I will tell you presently how I was so fortunate as to be apprenticed to so fine a craft as The Lady of Lynn. Just now it is enough to set down that she was the finest vessel in the little fleet of ships belonging to my young mistress, Molly Miller, ward of Captain Crowle. There were eight ships, all her own: The Lady of Lynn, the ship in which I served my apprenticeship; the Jolly Miller, named after her father; the Lovely Molly, after herself; the Joseph and Jennifer, after her parents; the Pride of Lynn, the Beauty of Lynn, the Glory of Lynn, and the Honour of Lynn, all of which you may take, if you like, as named after their owner. Molly owned them all.
I have to tell you, in this place, why one day in especial must ever be remembered by me as the most surprising and the happiest that I had ever known.
I was, therefore, on the quarter-deck on duty when the boy came up the companion saying that the captain wanted to speak to me. So I followed, little thinking of what they had to say, expecting no more than some question about log or cargo, such as the skipper is always putting to his officers.

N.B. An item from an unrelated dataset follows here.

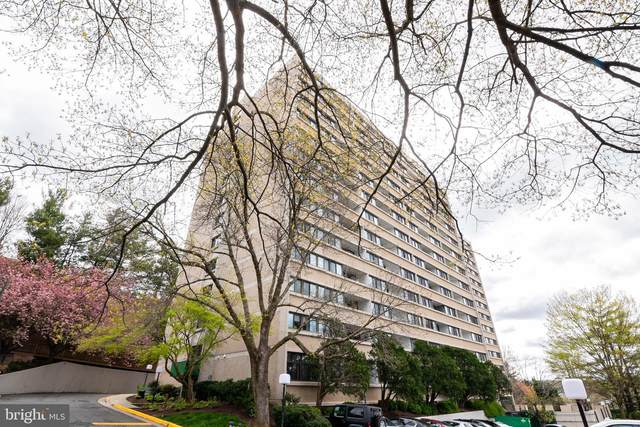 5911 Edsall Road #813, ALEXANDRIA, VA 22304 (#VAAX245194) :: Bruce & Tanya and Associates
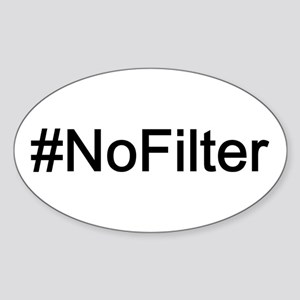 #NoFilter Sticker (Oval)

In the captain's cabin, however, I found sitting at the table not only Captain Jaggard himself, but my old friend and patron, Captain Crowle. His jolly face was full of satisfaction and good humour, so that it gave one pleasure only to look at him. But he sat upright and assumed the air of dignity which spoke of the quarter-deck. A man who has walked that part of the ship in command doth never lose the look of authority.
"John Pentecrosse," he began, "I have sent for you in order to inform you that on the recommendation of Captain Jaggard here—" Captain Jaggard gravely inclined his head in acquiescence, "and with the consent of Miss Molly Miller, sole proprietor of this good ship, The Lady of Lynn, I have promoted you to the rank of chief officer."

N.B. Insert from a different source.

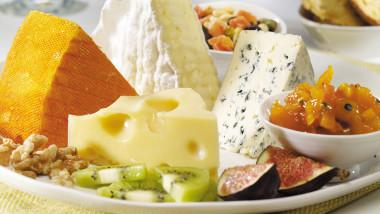 27. februar - En dag med fokus på norske oster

"Sir!" I cried, overwhelmed, for indeed, I had no reason to expect this promotion for another two or three years. "What can I say?"

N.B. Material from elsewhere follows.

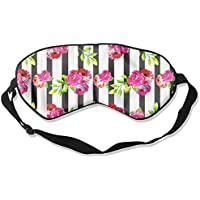 Floral Vertical Stripe Sleep Eyes Masks - Comfortable Sleeping Mask Eye Cover For Travelling Night Noon Nap Mediation... preisvergleich bei billige-tabletten.eu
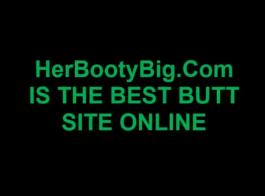 فتاة امرأة سمراء لطيفة الحصول على عارية في الهواء الطلق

"We don't want you to say anything, Jack, my lad,"—the captain came down from the quarter-deck and became my old friend again. "Give me your hand. You're young, but there's never a better sailor afloat, is there, Captain Jaggard?"
"None, Captain Crowle—none. For his years."
"For his years, naturally. He's salt through and through, isn't he, Captain Jaggard?"
"And through, Captain Crowle." My skipper was a man of grave aspect and few words.
"Well, then—let us drink the lad's health." And upon that the cabin boy, who needed no further order, dived into the locker, produced a bottle, opened it and placed three glasses.
"No better Lisbon," said Captain Jaggard, pouring it out, "goes even to the table of the King—God bless him!"
"Now, gentlemen," Captain Crowle pushed a glass to me, "first, a glass to Miss Molly—my little maid. Jack, you've been her playfellow and you're now her servant."
"I could ask nothing better, sir."
"I know—a good and zealous servant. Drink it off—a full glass, running over, to Molly Miller."
We obeyed, nothing loth.
"And now, Captain Jaggard, here's the health of your new mate—long to serve under you—your right hand—your eyes open when you are off the deck—your sailing master—the keeper of your log—Jack Pentecrosse, I drink to your good luck."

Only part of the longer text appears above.